Mental Health Awareness Week 2018 – An individual’s experience

Dealing with low self-esteem and anxiety

Although lawyers get paid to deal with highly stressful situations, I think there is a misconception that lawyers are, by default, more resilient than others. In reality, we all deal with stress in different ways, and it is nothing to be ashamed of if you are struggling at home, university or work. Personally, I have struggled with low self-esteem, anxious thoughts and negative mind-sets. Of course, I didn’t know I had these problems until, after years of struggling but not being able to put my finger on it, I finally reached out and asked for help.

A few years ago I was ready to give up, but now I have a First Class law degree, a distinction on the LPC and I am about to qualify as a lawyer. I don’t say this to brag, but to show that people can still achieve great things despite facing emotional and mental health issues.

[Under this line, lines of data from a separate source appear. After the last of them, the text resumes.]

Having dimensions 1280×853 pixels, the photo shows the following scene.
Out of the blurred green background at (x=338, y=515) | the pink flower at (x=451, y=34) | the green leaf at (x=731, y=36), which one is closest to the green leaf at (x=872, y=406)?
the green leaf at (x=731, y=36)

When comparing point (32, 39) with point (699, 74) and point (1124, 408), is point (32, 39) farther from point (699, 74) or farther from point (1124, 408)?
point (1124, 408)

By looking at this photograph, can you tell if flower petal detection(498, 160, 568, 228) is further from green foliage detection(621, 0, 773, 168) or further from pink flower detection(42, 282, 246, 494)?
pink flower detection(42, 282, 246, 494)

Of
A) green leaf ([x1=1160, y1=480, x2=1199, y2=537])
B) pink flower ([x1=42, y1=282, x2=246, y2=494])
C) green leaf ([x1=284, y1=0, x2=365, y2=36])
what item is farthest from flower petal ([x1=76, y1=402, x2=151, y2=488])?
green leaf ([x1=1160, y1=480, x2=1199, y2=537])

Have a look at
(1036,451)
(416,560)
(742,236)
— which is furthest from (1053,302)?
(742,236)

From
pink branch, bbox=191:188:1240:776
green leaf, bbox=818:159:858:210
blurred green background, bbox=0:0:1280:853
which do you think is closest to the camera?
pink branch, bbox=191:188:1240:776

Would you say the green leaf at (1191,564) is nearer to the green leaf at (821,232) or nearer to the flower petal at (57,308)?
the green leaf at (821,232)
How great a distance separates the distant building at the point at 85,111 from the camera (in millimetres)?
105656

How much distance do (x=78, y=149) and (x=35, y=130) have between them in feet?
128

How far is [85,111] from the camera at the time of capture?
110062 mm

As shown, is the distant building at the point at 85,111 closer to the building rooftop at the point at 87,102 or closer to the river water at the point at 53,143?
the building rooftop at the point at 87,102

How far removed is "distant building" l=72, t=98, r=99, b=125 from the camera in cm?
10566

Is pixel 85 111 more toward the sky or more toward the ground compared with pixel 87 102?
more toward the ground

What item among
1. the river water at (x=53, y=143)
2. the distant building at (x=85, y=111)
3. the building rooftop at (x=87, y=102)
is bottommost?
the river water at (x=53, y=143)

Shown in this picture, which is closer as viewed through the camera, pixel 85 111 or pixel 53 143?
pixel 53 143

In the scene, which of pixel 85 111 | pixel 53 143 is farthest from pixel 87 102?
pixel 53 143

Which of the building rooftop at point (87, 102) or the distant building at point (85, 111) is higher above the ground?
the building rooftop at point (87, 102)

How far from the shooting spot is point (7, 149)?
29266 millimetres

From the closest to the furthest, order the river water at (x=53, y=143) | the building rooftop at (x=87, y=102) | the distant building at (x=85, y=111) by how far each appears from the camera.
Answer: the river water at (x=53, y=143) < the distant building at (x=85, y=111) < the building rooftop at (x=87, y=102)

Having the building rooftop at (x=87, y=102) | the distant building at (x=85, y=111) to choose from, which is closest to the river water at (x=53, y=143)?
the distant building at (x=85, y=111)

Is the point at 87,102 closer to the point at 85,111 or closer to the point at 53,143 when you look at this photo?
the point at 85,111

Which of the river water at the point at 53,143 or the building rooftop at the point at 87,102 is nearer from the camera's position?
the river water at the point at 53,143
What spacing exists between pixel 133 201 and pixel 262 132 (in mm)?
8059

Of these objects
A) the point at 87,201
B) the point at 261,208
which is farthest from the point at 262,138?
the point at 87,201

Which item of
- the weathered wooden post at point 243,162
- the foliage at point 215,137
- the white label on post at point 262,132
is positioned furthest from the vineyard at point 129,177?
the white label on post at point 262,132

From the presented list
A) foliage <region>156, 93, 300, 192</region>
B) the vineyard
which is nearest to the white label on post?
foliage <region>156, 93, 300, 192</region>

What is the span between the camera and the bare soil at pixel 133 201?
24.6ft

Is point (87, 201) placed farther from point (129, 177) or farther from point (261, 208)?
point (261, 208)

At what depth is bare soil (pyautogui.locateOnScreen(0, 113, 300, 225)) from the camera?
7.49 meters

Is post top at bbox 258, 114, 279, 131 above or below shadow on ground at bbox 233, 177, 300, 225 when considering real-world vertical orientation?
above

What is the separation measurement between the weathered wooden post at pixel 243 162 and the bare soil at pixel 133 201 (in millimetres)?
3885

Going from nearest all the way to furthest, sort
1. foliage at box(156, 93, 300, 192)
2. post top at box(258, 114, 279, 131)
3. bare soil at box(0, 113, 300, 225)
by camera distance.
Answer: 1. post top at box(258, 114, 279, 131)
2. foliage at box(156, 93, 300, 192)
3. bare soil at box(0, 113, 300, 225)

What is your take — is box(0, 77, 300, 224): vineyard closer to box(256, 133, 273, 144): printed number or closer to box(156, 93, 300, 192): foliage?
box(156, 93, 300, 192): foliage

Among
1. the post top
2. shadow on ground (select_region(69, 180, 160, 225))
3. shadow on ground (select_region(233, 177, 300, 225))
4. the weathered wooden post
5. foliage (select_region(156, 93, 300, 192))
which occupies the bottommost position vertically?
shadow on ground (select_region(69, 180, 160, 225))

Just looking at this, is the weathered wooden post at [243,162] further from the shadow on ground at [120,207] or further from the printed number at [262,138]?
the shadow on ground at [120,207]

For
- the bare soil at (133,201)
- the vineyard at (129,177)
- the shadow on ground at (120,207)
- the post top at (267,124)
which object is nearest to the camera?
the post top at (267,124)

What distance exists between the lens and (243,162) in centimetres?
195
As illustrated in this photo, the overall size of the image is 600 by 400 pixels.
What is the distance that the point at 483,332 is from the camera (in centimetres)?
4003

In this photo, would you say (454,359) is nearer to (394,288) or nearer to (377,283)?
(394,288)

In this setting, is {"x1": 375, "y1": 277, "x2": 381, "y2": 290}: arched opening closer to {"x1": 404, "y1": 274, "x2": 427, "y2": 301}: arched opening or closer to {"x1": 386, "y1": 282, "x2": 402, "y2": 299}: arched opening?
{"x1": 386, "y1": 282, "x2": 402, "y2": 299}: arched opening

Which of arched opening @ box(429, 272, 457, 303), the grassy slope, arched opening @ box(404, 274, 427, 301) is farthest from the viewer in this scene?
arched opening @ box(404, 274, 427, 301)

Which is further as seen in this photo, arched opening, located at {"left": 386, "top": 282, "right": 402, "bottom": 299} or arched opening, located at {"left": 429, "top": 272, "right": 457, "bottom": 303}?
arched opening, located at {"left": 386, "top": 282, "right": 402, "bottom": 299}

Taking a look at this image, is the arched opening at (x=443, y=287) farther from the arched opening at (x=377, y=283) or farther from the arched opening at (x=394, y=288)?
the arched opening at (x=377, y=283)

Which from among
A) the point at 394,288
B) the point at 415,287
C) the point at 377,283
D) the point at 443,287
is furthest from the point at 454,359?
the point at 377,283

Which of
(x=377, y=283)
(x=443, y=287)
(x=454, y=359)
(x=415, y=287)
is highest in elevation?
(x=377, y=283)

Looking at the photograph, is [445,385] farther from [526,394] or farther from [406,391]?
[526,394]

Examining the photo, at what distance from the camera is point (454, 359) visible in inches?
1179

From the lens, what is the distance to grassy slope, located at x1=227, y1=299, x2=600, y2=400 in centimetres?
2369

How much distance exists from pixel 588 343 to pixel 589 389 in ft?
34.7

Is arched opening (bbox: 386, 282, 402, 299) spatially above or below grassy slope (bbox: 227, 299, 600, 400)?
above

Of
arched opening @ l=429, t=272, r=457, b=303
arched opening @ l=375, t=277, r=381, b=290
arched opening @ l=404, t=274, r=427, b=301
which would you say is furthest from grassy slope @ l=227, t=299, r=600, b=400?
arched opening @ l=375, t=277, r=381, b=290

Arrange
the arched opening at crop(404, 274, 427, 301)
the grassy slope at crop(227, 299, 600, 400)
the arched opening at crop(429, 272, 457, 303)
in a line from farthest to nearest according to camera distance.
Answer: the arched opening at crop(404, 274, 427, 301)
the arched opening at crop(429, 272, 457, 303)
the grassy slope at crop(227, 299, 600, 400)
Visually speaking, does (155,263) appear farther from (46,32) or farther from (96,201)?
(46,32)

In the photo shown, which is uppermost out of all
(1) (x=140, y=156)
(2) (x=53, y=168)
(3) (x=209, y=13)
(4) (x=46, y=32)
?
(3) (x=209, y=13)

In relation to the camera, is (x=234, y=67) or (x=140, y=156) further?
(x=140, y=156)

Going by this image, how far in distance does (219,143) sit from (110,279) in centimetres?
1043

The journey to becoming a lawyer has probably been the most stressful part of my career so far, ironically more so than practicing law. There is the pressure to get a vacation scheme, a training contract and to achieve a 2:1 or above. When others at university got onto vacation schemes and I didn’t, I took it personally, compared myself to them and wondered what was wrong with me. When I eventually secured a training contract (after around 25 applications over 2 years!), I was terrified of failing the LPC which came with the potential of paying back my LPC fees which I couldn’t afford and finding something else to do with my life. I was terribly afraid of rejection and failure, and constantly thought about ‘backup plans’ should I not achieve everything I set out to achieve. I wanted to achieve so much that I would stop doing things such as eating, washing my hair and seeing my friends, as I felt I didn’t have enough hours in a day to study and that if I failed it would be because I wasn’t trying hard enough. I was really struggling but I was afraid that if I spoke up, my tutors and/or my future employer would think that I couldn’t cope and that I didn’t have the right personality for a career in law. Now I know that my fears were completely irrational, but at the time they were frightfully real and kept me awake at night.

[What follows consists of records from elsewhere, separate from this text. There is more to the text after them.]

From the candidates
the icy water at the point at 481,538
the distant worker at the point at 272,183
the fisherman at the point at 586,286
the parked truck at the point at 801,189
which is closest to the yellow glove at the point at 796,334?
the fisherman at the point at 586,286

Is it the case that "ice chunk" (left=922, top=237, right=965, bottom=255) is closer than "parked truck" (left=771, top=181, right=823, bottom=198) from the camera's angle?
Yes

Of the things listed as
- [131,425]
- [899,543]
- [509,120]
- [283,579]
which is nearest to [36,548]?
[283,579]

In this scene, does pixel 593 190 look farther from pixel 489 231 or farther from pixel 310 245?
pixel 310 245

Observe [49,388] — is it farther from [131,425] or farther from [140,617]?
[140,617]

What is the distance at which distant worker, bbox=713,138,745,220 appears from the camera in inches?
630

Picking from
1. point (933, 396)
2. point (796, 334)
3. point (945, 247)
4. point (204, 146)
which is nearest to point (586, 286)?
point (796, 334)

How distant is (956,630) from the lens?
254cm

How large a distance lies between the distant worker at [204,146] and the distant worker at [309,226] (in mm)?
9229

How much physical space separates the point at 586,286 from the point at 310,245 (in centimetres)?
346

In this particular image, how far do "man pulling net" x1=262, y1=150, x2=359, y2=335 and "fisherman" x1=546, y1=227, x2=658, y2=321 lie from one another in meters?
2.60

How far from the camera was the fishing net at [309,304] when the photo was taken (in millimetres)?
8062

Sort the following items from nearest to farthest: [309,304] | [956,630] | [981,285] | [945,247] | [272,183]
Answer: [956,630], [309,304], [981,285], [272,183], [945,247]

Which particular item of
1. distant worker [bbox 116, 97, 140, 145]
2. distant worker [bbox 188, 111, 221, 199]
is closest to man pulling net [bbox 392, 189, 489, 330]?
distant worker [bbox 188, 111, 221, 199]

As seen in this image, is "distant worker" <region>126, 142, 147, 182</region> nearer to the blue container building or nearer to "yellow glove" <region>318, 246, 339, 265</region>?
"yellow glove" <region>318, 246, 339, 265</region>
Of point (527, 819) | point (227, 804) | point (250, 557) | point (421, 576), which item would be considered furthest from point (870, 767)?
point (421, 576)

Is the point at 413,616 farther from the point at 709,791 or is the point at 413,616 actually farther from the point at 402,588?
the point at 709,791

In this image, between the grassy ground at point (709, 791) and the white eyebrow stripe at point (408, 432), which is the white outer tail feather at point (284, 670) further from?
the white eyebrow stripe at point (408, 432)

I let this pressure and worry build up over weeks and months and years, until it got to the point where I felt like I couldn’t carry on and that I needed help. I didn’t like the person I was becoming. I spoke to my law school who paid for and put me in touch with a counsellor who really helped me to overcome the issues I was facing. The main thing for me was that I had a confidential and safe space in which to communicate my feelings and worries without being judged. If you are in a similar position to me, please know that if you ask for help that it is completely confidential and you will certainly not get a ‘black mark’ against your name. My counsellor helped me get to the root of many of my problems which were manifesting themselves in different ways in my life. Although I can’t say that all of my issues have ‘disappeared’, I have learned to love who I am and to try and be the best version of myself by renewing my thinking. Speaking with a counsellor taught me a lot of coping mechanisms which really helped me to achieve good grades in my exams and to deal with the pressures of work and general life on a day to day basis.

I am really glad that the stigma around mental health is being challenged by campaigns and people sharing their stories. I was scared to ask for help, but when I did eventually ask, it benefitted me in so many ways and I am 100% a better lawyer for it. I have spent most of my life worrying about things that haven’t happened, but now I have ways to deal with these irrational worries and can concentrate on becoming a better lawyer. I hope my journey inspires you if you are struggling with any form of emotional or mental health issues. If you take anything from this, if you need to speak to someone, do not be ashamed, and please ask for help.